Here at the Intel Solutions Summit (ISS), there's an unusual buzz in the air. Sure, talk of mobile computing, tablets, and smart technologies for business (like smart surveillance and intelligent digital signage) are prominent. The conceptual ideas around the "Internet of Things" are materializing into new products and services; the world where everything is connected isn't far away.
Amongst all of this, Intel has been using every opportunity to say it is re-focused on a market that last year nearly seemed abandoned: the desktop PC, overclocking, and enthusiasts. According to statements made by Maurits Tichelman, Intel’s VP of sales and marketing and general manager, reseller channel organization, the recent lack of focus on system builders and enthusiasts over the past few years will be corrected. He was also quick to point out that the enthusiast segment is growing 20 percent or more in 2014, which represents a huge opportunity for the channel.

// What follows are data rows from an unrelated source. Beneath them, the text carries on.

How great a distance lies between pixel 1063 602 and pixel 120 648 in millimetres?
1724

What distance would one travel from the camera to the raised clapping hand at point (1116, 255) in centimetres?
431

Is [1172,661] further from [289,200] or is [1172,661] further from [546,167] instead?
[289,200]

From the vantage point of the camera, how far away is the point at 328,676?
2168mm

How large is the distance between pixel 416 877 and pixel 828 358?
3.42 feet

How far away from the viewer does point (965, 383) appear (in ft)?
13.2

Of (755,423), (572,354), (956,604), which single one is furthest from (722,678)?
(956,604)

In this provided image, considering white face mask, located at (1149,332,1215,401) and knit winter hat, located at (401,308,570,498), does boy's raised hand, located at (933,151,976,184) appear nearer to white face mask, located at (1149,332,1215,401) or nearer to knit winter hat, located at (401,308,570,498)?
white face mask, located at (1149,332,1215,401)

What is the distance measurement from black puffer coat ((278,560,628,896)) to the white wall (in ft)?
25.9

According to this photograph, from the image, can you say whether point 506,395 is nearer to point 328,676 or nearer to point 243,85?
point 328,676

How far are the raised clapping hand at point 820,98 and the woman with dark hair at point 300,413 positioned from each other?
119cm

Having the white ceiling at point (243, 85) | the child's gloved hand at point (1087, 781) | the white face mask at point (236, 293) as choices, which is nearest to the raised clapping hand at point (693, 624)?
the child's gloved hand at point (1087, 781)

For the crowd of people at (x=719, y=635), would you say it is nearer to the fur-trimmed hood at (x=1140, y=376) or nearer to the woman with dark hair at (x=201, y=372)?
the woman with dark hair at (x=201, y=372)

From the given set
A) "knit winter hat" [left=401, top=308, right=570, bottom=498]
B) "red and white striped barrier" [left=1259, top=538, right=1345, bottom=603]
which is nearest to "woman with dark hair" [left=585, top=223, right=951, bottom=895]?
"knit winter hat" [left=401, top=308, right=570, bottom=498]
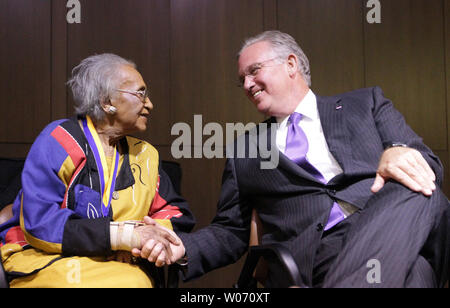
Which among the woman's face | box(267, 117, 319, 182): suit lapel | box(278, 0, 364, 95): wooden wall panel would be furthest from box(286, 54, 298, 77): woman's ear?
box(278, 0, 364, 95): wooden wall panel

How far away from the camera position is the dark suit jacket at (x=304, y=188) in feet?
5.73

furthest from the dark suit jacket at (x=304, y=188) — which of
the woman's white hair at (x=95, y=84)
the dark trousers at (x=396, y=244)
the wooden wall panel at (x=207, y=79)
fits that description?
the wooden wall panel at (x=207, y=79)

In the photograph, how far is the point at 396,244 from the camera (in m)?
1.30

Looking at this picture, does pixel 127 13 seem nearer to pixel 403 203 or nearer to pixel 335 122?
pixel 335 122

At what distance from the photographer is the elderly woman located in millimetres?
1651

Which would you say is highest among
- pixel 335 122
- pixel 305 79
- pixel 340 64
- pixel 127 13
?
pixel 127 13

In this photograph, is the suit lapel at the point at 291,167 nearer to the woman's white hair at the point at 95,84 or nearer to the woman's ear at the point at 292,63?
the woman's ear at the point at 292,63

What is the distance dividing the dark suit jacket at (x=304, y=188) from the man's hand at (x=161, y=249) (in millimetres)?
45

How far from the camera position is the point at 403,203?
4.46 feet

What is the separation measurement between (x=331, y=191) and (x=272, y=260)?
393 millimetres

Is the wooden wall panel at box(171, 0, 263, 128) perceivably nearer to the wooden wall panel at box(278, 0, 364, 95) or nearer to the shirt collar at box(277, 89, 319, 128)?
the wooden wall panel at box(278, 0, 364, 95)

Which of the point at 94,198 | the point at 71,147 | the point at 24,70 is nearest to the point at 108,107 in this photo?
the point at 71,147
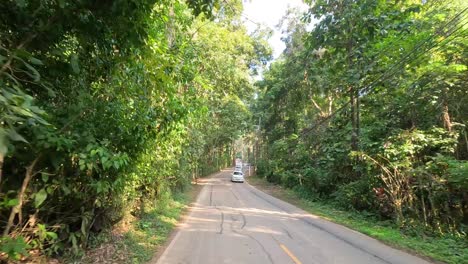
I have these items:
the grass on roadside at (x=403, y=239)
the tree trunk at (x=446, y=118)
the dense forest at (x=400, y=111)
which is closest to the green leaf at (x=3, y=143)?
the grass on roadside at (x=403, y=239)

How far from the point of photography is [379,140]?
15586 millimetres

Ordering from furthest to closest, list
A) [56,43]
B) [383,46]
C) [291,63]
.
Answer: [291,63] → [383,46] → [56,43]

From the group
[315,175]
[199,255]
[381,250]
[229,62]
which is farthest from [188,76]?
[315,175]

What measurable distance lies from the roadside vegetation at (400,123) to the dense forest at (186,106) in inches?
2.9

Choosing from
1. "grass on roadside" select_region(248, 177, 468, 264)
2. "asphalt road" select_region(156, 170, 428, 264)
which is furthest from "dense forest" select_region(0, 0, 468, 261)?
"asphalt road" select_region(156, 170, 428, 264)

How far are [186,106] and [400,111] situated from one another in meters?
11.7

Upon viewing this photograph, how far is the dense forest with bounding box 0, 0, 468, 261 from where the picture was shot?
4484 mm

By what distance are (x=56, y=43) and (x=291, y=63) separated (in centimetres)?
2492

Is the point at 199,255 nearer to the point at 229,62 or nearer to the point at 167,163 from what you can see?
the point at 167,163

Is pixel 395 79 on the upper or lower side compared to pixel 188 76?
upper

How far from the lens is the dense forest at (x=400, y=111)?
12344 mm

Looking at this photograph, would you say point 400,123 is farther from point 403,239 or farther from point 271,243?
point 271,243

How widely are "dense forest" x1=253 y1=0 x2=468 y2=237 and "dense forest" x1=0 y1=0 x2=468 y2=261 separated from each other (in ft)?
0.23

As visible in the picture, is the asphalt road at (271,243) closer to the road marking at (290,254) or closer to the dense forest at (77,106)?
the road marking at (290,254)
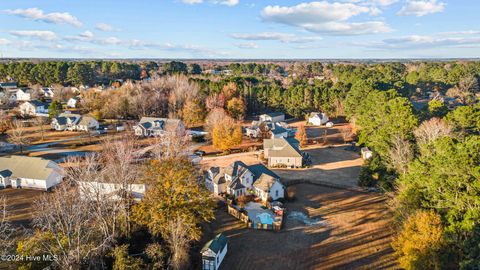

Later this year, Intel will be refreshing its desktop processor line from Haswell to Broadwell. In the "tick-tock" strategy Intel has followed over the past several years, Broadwell is the generation that will move to a new 14nm fabrication process. These reductions allow for better performing processors that consume less power, which result in extra battery life for notebooks, smaller devices, and a number of other benefits.
These improvements, of course, also allow for higher performance. System builders will be able to leverage these improvements across the Broadwell lineup, but Intel is also making changes to its unlocked k-series SKUs, which historically weren’t any different than multiplier-locked processors physically.
The number of k-series parts isn’t changing according to an Intel rep we spoke to, indicating builders should expect a one-for-one replacement as Haswell transitions to Broadwell. However, that doesn’t mean there isn’t anything new. During a briefing, PC Client Group VP Laura Crone whipped out a prototype k-series chip, which has a re-engineered thermal spreader to better dissipate heat for higher overclocking.
"We really challenged the engineering team across Intel," says Crone. "What's it going to take get some exciting overclocking in the 4th generation [of Intel Core processors]. And that's what came out. We're not disclosing the frequency yet, but it will be exciting."
The new spreader is significantly stiffer than the general thermal plate on existing core CPUs, and she alluded that there may be some new secret sauce underneath. Unfortunately, the details are being kept hush-hush for now, but I’m sure they’ll talk about it more as the k-series rolls out into the channel.
As Intel pointed out many, many times, 95 percent of all K-series products are sold through the channel. Unfortunately, system builders wanting the new unlocked Broadwell chips will have to wait a little bit longer, but they should hit shortly after the non-k products roll out.
The fun doesn’t stop there, however. Along with a new Extreme Edition part in the pipes, and a brief mention of Haswell-E on LGA1155, Intel is also doing a special Pentium “Anniversary Edition” to celebrate 20 years using the brand. There wasn’t time to get into details other than that it appears to be unlocked, which would be a first for any processor bearing the Pentium name. We’re hoping to learn more about that in the days ahead.
2013 was all about Atom and embedded, but there wasn't a whole lot of exciting things happening for enthusiasts. 2014 has exciting developments across all of Intel's product lines, like the new 730 Series performance SSD.
In short, 2014 is shaping up to be a very fun year for PC enthusiasts and overclockers.